▶ **PAGE EXTRACT**
*****
Q. Well, let us just take it in stages, shall we? You would realise, obviously, that sloping stone surface, which is wet, is going to be slippery without more? A. Yes.
Q. But obviously where it is also affected by algae which is wet, it is going to be more slippery than the places where there isn't any algae? A. Yes.
Q. So that you knew that whilst the whole of the Cobb was likely to be slippery, the bottom three plus feet, which is really where we have got to, would be more slippery than the rest of it? A. Yes, that would be likely.
Q. And as you walked along the Cobb you didn't need anyone to tell you any of those things for you to be able to recognise the dangers? A. Yes.
Q. Did you? A. Well, no, you didn't.
Q. Because, as a sensible human being, looking at this thing as it wound its way out to sea to start off with and then as you walked along it you were perfectly capable of recognising all the hazards that you were about to encounter? A. There didn't appear to be any hazards apart from possibly getting run over by a pushchair.
Q. Well except that it was slippery, the whole of it was slippery. A. Yes, we've agreed that.
*****
▶ **PROVIDED DATA**
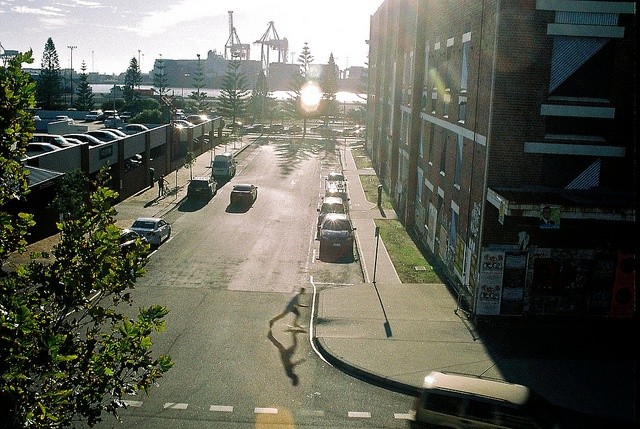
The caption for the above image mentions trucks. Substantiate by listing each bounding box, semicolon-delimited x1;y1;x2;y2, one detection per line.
326;171;347;200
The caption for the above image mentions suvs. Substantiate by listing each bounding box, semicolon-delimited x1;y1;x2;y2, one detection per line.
88;131;119;142
28;143;59;152
187;115;204;123
187;176;218;199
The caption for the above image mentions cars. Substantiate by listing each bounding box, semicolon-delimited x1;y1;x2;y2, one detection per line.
231;184;257;206
63;134;103;145
129;217;171;245
309;125;366;137
246;124;302;135
85;111;101;120
119;228;148;254
119;124;148;133
318;212;356;253
105;116;120;127
226;122;242;129
176;120;192;127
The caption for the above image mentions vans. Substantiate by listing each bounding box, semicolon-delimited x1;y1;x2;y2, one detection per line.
212;152;238;178
416;371;555;428
33;135;76;148
317;196;344;212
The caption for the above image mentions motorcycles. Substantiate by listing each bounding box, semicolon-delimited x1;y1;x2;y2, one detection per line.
163;183;172;198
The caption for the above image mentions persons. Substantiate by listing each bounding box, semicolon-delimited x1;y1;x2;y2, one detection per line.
158;174;169;196
269;287;309;328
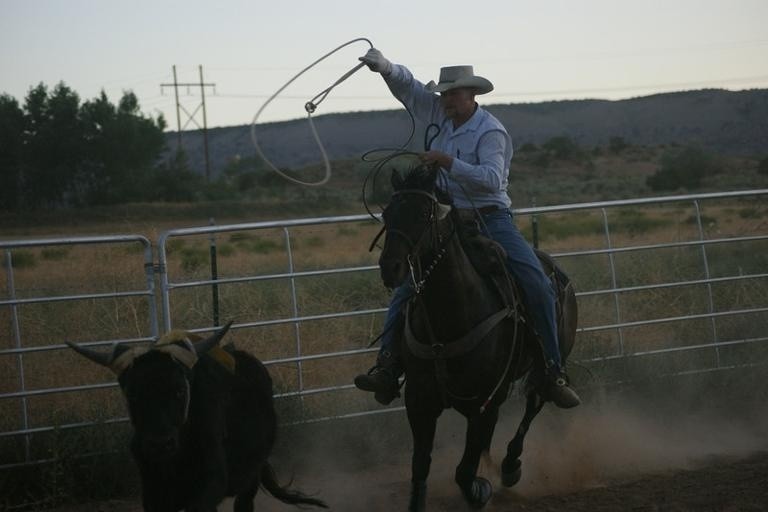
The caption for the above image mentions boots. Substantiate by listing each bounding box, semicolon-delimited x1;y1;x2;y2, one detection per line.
539;374;580;408
355;344;400;405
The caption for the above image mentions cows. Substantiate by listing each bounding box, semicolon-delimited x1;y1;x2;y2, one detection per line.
61;317;332;512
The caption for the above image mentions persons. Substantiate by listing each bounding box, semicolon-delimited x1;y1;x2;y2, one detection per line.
351;47;583;410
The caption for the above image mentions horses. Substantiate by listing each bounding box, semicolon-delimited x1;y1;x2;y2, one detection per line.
375;158;579;512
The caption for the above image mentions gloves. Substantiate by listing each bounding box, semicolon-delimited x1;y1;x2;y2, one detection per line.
359;49;388;72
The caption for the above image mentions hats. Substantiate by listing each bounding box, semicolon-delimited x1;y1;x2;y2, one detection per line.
424;66;493;96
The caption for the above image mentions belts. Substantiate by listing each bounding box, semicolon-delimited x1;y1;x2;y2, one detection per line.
*****
Print the part of the Cobb transcript that begins with the words containing "Q. Did you?" and ends with "by a pushchair.", copying it word for word.

▶ **RESULT FOR THIS TASK**
Q. Did you? A. Well, no, you didn't.
Q. Because, as a sensible human being, looking at this thing as it wound its way out to sea to start off with and then as you walked along it you were perfectly capable of recognising all the hazards that you were about to encounter? A. There didn't appear to be any hazards apart from possibly getting run over by a pushchair.